A growing church reached a new plateau. What had been working six months earlier now was a struggle.
Two years prior the church experienced a difficult transition. The new pastor came in and quickly stabilized the church and with the existing leadership team crafted a new vision for the future.
The church had grown 33% and it was continuing its momentum. They had outgrown their existing facility and the new number of programs reached a level of complexity that began taxing the current leadership’s ability to manage.
The senior pastor began to see that coordination of services, follow through and communications were suffering. Renewed emphasis to try harder with the leadership team did not resolve the rising problems. Rising tension within the staff and concern from the senior pastor surfaced to question if the right team was on the bus.

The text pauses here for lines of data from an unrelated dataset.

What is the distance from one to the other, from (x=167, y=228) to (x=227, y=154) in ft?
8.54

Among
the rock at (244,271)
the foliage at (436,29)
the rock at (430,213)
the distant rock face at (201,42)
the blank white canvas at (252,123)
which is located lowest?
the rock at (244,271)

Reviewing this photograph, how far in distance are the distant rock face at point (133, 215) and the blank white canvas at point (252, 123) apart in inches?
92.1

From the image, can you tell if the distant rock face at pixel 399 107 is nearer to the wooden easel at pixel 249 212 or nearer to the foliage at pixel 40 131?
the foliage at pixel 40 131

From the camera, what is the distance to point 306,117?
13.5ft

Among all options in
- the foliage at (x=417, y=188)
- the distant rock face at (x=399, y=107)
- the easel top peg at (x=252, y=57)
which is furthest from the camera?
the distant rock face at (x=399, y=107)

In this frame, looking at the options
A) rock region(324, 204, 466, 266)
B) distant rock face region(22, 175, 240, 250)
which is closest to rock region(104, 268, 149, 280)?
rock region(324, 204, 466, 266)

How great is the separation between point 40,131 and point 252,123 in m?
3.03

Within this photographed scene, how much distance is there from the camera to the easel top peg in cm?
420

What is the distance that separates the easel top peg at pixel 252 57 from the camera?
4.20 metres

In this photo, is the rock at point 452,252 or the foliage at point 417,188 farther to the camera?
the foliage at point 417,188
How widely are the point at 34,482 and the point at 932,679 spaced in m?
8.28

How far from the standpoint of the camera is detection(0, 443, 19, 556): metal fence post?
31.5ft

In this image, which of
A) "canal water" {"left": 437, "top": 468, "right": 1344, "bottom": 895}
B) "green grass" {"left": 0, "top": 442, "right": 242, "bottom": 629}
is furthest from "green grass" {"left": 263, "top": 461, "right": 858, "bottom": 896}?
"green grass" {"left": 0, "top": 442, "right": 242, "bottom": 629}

First, a talent mix assessment was completed. This involved determining the top five strengths of each team member then looking at the team’s talents as a whole. We conducted a one day workshop for the leadership team to review the findings. The results revealed that each of the leaders had strong talents for their area of focus; worship, care ministry, youth, curriculum, etc. Noticeably absent, however, were the functions of implementation or executive leadership talents.
This answered the one big question the senior pastor had. “Do I have the right people?” The answer was yes, and no.
The yes was easy. The leaders were gifted and energized when functioning in their past focused areas of ministry. However, the growth had created a new complex set of demands.
The original path the senior pastor thought he would need to take were tighter requirements, more explicit demands for coordination, reports and increased pressure for accountability. This would force the issue of who would remain on the bus. Without additional evidence for insight this is a very typical path. By increasing the “heat” some would rise in performance but others would get weeded out. Whatever can be said about the effectiveness this approach offers for getting non-performers off the bus, the long-term wound to the team and the organization would create long-term negative consequences. It would tear down the relational culture for a performance culture and encourage behavior that figures out how to look productive.
However, there was an alternative path to explore that the reports provided. The first insight was recognizing the unique strengths this team had. They were deep in talents for their specialized ministries. Only one had talents that could be classified as administrative or implementation oriented. The choice for the senior pastor was to attempt to fix this teams weaknesses or to add a team member who was deep executive or general management talents who could connect the dots for the team and put in place support measure to deal with the coordination and follow through issues.
The pastor found an individual perfectly suited for the role. Several positive things came out of this effort. The existing leadership no longer felt like they were failing and better understood how to leverage their talents. The new person pulled implementation components together and brought the team’s performance to a new level of excellence. The pastor has called several times expressing appreciation for how the process helped him to see and value the talents of his team - but also find a player to add to the team that changed the whole dynamic from stress to enthusiasm.
The bigger lesson we have learned from working with numerous teams that hit a wall is that the problem is seldom the performance of the current team as individuals but often the need for a player who adds some missing talents that when combined with the others creates a new level of synergy, harmony and performance excellence.